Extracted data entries

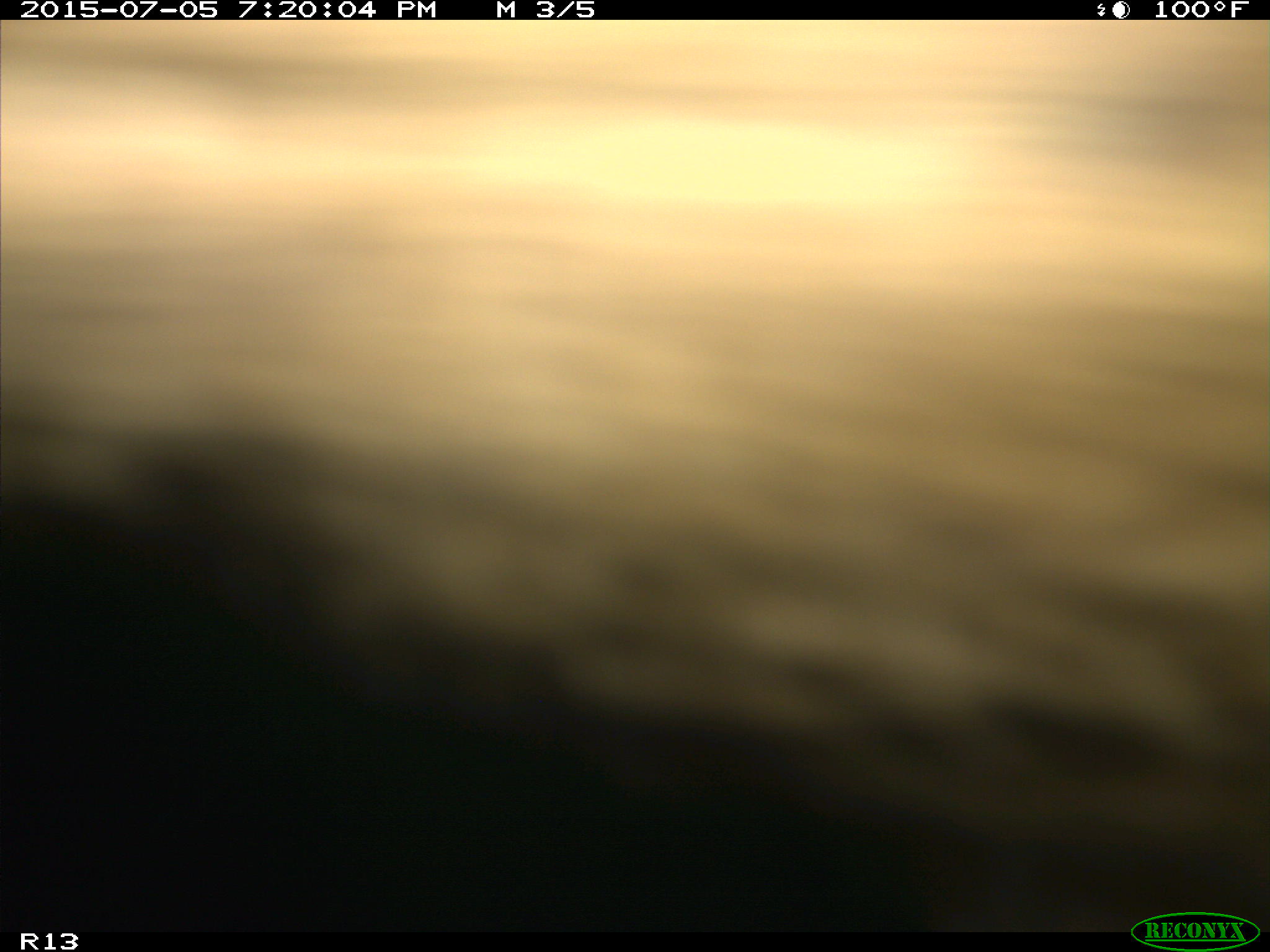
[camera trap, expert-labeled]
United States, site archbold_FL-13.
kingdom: Animalia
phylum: Chordata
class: Mammalia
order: Artiodactyla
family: Bovidae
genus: Bos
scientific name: Bos taurus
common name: domestic cow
Bos taurus (domestic cow).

What you have to do
Reproduce the data verbatim. Do not carry any picture into the copy.

Completed exercise
[camera trap, expert-labeled]
United States, site archbold_FL-13.
kingdom: Animalia
phylum: Chordata
class: Mammalia
order: Artiodactyla
family: Bovidae
genus: Bos
scientific name: Bos taurus
common name: domestic cow
Bos taurus (domestic cow).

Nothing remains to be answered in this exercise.